Source records
[Start]

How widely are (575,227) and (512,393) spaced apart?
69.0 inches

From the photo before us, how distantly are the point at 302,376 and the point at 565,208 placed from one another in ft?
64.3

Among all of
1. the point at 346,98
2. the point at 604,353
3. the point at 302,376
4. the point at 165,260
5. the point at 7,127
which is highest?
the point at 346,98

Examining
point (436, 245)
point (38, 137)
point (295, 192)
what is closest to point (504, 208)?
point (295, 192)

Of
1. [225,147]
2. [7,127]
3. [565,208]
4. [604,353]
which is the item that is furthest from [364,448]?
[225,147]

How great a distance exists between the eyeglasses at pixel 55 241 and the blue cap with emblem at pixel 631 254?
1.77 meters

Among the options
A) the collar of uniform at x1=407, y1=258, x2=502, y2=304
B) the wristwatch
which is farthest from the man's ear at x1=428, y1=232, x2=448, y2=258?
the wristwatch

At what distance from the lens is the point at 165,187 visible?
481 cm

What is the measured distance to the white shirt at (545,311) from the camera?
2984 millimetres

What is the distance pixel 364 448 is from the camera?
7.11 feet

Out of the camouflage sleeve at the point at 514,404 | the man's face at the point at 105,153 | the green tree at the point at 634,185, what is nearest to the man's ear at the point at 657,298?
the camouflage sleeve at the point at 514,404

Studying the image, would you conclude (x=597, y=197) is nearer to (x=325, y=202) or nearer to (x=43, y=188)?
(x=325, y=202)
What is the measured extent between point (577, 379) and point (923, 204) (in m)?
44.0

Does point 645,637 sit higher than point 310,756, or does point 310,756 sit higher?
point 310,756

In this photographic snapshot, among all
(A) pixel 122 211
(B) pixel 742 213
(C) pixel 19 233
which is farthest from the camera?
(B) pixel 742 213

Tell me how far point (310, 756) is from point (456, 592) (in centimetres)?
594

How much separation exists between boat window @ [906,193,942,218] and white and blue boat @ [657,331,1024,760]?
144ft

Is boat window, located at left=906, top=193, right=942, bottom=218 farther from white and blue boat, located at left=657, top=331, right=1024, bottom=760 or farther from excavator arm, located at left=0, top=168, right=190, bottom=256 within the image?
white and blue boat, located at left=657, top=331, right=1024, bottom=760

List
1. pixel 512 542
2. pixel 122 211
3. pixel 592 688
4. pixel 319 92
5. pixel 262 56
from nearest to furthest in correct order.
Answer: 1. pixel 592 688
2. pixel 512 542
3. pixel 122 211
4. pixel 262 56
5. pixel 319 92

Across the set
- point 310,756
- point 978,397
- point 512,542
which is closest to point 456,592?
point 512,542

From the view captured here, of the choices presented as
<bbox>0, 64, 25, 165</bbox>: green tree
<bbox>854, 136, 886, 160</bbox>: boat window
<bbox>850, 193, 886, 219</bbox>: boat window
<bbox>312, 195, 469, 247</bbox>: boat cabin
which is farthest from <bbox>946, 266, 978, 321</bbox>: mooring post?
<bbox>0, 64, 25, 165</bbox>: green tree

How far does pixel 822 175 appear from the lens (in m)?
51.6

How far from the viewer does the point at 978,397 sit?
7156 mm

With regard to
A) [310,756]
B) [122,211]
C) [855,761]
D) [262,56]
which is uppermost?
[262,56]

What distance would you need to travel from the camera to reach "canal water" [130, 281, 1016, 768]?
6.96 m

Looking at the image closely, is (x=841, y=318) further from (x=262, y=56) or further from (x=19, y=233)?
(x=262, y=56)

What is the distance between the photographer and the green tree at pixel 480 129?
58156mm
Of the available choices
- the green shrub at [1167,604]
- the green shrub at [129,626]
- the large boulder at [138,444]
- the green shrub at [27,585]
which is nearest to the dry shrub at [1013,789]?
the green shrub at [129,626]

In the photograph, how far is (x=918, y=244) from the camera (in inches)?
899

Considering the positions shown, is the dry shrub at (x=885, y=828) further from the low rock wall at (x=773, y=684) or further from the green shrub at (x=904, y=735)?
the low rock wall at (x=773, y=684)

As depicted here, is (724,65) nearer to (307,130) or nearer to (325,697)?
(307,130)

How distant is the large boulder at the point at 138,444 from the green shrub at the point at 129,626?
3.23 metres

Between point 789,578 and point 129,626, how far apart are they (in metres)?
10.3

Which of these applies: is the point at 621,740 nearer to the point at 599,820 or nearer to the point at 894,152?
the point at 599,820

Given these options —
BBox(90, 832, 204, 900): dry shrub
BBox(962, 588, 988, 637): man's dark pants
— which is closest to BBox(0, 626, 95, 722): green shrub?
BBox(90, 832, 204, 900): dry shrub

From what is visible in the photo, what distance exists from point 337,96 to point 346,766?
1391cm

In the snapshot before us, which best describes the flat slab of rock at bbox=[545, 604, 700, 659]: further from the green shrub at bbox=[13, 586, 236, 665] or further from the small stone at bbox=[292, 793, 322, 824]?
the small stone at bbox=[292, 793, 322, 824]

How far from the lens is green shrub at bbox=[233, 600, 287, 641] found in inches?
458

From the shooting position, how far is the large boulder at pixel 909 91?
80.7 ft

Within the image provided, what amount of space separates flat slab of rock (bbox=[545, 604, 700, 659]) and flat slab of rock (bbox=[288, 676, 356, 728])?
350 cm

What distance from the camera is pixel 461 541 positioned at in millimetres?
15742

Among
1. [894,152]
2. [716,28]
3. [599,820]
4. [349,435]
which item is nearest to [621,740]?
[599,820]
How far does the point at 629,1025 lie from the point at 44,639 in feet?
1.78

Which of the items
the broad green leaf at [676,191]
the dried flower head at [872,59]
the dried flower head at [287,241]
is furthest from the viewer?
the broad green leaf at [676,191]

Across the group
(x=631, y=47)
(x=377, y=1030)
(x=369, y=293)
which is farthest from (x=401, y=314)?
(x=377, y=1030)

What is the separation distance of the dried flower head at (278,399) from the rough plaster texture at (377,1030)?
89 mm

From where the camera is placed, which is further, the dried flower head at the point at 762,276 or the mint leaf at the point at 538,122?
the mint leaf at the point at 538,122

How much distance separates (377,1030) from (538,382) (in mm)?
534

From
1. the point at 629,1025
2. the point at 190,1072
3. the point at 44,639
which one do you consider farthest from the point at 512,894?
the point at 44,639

[End]

_Exercise_
Reproduce without any changes the lines of the records above, starting with the line that contains "How much distance" and going on through the end of the records.

_Written response_
How much distance separates (377,1030) from (538,382) (in mm)?
534

From
1. the point at 629,1025
2. the point at 190,1072
3. the point at 44,639
which one do you consider farthest from the point at 512,894?
the point at 44,639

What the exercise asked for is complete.